Is there anything you wish I knew about you?
Is there anything you wish you knew about me?
How might we share these things, learn about ourselves and each other, together?
Mom,
There are so many things I thought I knew.
About me, about you, about us together.
About our family, about dad…
You held so much information. So many stories.
And now it’s too late to go back and ask.
Too late to ask for the stories, the clarification, the understanding
And to say the things
I wish you had known about me.
And, I see it.
Unless I myself do something different now, I will pass this on.
My most important people and I will go to our graves not knowing what we wish we had known about one another.
Things I now wish I knew but didn’t even know enough to wonder.
I can see it so much more clearly now.
I carry so many assumptions
I can be so darn sure
That I know
What is true, what is going on, how things will be…

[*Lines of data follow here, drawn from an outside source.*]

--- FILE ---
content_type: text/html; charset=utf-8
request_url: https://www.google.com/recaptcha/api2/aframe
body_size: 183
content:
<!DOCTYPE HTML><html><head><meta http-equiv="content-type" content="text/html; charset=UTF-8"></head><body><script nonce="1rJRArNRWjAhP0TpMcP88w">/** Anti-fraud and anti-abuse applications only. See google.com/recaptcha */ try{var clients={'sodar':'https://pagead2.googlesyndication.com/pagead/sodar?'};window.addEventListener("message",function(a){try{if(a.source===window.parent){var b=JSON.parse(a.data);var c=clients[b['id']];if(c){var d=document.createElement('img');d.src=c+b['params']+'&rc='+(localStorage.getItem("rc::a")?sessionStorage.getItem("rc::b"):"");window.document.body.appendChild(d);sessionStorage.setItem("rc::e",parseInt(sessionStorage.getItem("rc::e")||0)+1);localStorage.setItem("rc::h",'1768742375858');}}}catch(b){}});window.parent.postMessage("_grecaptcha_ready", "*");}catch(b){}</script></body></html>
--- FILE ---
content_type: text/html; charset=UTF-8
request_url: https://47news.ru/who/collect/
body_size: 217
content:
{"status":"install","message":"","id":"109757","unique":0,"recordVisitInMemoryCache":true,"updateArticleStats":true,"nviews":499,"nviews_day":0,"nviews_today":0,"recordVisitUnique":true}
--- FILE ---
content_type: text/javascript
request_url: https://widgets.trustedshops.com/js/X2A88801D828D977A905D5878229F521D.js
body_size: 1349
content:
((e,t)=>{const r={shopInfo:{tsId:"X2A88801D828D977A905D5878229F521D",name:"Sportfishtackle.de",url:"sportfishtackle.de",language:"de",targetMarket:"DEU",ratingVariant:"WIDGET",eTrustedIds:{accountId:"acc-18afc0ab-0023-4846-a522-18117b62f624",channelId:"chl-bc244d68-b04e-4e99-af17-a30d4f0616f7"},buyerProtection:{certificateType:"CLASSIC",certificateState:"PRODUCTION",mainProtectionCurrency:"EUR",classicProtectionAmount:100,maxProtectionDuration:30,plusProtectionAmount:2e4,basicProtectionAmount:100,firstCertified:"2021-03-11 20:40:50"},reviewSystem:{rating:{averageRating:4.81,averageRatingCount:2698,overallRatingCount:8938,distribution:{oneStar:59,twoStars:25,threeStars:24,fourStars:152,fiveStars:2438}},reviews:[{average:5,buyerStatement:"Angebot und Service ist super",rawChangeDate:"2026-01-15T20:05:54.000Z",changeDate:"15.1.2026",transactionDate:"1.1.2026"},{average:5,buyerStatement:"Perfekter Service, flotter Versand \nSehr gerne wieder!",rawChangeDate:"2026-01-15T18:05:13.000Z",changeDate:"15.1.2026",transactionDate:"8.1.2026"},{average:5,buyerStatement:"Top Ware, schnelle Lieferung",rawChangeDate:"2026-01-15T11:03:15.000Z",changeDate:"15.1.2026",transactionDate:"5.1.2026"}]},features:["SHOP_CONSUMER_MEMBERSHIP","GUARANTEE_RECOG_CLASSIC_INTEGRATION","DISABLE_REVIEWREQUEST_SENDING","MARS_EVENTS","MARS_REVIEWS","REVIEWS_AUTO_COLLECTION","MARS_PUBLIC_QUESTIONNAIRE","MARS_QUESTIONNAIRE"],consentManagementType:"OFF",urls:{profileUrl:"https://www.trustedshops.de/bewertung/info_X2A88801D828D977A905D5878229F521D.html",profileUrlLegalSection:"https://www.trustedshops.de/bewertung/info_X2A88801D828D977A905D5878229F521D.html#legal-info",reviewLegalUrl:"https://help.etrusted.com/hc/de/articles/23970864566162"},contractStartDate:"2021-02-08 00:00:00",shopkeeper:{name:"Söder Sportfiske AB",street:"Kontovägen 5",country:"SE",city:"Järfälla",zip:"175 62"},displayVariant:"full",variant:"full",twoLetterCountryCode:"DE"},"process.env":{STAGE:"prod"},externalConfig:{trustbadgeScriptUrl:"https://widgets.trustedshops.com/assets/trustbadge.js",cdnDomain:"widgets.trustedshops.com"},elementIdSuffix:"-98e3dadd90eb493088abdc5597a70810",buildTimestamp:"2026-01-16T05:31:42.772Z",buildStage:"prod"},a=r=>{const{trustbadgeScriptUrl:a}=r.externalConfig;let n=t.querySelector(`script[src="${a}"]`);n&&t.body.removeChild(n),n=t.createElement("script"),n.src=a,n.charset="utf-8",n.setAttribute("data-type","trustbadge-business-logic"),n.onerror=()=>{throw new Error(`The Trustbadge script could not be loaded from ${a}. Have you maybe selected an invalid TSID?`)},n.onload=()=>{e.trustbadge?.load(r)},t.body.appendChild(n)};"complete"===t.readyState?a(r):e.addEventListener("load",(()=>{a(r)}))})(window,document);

And I can be so very wrong.
I wish you knew how much I love you
I wish you knew how much I would like it all to be different.
I wish you knew how scared I can be of so many things at so many times.
And I wish you knew how strong I feel at others.
I wish you knew it is not personal – it just is.
I wish we could find a way around or through this jumble.
The jumble of whatever it is that keeps us from asking.
Asking about, asking for what we wish we could have together.
I wish we could come back to the table and have another chance.
Try again, with all of us really listening,
Really hearing,
Speaking from the heart.
Taking it a step at a time.
Getting a chance to be together, grounded, aware, curious and kind.
What a thing that would be.
This is what is what WordTrails has brought into my life.
The yearning of my life, realized.
This is what I have seen it do for others – what I believe it does for those who play.
Find your yearning, whatever it turns out to be, maybe name it, maybe not – but either way, move towards it in a beautiful way.